No caso da única vítima fatal israelense, naquele dia, logo após a menção aos 205 palestinos mortos, "a maioria de operativos do Hamas", explicou-se a morte de Beber, 58 anos de idade, de Netivot (vila próxima à Faixa de Gaza), que estava em sua casa. A contextualização (e a humanização) torna-se fundamental para noticiar a morte "dos nossos".
A representação das vítimas palestinas também exemplifica um ponto fundamental para a análise: o uso do Direito Internacional Humanitário (chamado de “Direito da Guerra”, por alguns, já que estabelece limites da conduta beligerante, em teoria) como um vocabulário ético para explicar a morte e a guerra. No caso israelense, isso é institucionalizado, com a participação ativa de agentes de relações públicas e de diplomatas na seção de Advocacia Geral do Exército. Isso é detalhado por alguns pesquisadores como “lawfare” (condução da guerra através do Direito).
Estes e outros aspectos são fundamentais para a análise dos artigos publicados à época da Operação Chumbo Fundido, sobretudo pela reprodução acrítica que fizeram do discurso oficial, da justificação da guerra, principalmente com a transferência da “culpa” ou da responsabilidade ao Hamas. A mídia israelense vem sendo criticada frequentemente pelo papel destrutivo que desempenha na relação entre Israel e a Palestina e, assim, na manutenção da violência, da opressão e da ocupação, em geral.
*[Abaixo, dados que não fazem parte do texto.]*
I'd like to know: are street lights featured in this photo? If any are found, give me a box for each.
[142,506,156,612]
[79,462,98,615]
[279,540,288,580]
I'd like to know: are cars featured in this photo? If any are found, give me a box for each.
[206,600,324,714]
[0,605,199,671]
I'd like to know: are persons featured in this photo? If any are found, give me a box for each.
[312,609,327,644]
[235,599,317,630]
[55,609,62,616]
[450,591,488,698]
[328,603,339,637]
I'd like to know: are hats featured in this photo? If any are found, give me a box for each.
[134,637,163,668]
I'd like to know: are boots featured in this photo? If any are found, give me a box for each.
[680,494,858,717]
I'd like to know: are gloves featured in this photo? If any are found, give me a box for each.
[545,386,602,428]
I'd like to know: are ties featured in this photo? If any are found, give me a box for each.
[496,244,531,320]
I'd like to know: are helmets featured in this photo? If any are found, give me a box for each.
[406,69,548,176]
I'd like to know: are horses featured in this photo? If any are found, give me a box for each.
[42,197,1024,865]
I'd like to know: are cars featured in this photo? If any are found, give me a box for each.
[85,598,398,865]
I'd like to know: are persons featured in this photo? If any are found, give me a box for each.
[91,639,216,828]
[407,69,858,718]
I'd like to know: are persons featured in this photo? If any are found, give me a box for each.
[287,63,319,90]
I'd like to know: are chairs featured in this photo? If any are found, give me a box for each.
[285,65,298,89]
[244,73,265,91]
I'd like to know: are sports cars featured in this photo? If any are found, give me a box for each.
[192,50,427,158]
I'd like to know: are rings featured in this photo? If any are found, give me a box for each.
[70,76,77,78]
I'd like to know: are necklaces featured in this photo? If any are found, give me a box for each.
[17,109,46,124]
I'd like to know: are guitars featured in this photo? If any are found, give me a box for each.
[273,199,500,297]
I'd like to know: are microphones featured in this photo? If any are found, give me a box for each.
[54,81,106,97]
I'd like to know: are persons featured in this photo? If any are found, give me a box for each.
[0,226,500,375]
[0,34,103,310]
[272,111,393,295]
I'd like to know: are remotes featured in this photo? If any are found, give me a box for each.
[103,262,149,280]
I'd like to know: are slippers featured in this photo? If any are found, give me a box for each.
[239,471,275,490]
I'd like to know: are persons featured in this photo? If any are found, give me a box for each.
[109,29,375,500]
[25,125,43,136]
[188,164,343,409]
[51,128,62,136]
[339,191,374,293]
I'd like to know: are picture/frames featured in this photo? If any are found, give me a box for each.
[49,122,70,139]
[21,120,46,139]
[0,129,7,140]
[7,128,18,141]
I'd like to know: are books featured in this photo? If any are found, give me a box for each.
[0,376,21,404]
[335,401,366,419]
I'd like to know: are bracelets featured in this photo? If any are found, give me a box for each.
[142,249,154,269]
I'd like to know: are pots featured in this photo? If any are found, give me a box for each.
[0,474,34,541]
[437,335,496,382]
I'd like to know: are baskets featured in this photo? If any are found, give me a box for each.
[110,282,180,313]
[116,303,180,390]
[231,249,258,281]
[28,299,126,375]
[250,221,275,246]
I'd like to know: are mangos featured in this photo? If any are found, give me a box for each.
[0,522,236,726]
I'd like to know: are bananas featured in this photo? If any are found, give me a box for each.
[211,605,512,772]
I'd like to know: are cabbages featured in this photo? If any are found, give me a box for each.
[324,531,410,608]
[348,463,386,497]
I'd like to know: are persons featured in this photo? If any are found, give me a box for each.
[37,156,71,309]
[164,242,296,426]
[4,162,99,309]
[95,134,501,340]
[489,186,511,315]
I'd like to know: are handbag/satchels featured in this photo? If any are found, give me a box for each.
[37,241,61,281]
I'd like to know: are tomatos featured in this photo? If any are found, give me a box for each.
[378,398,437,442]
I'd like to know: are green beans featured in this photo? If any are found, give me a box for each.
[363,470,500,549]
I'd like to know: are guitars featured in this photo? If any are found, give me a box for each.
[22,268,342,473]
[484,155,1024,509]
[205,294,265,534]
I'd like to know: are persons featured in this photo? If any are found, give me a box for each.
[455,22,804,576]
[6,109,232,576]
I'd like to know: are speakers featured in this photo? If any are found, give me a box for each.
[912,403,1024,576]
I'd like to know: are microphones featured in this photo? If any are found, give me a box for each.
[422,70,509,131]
Neste caso, sua atuação custou aos palestinos cerca de 1.400 mortos e a destruição de centenas de estruturas civis (como edifícios do governo, agências internacionais de ajuda humanitária e das residências, escolas, mesquitas, entre outras), mas o Exército finalizou a operação com um discurso de vitória e de “objetivos militares cumpridos”. Outra vez, reproduzidos pela mídia, em geral, com pouca crítica dos resultados.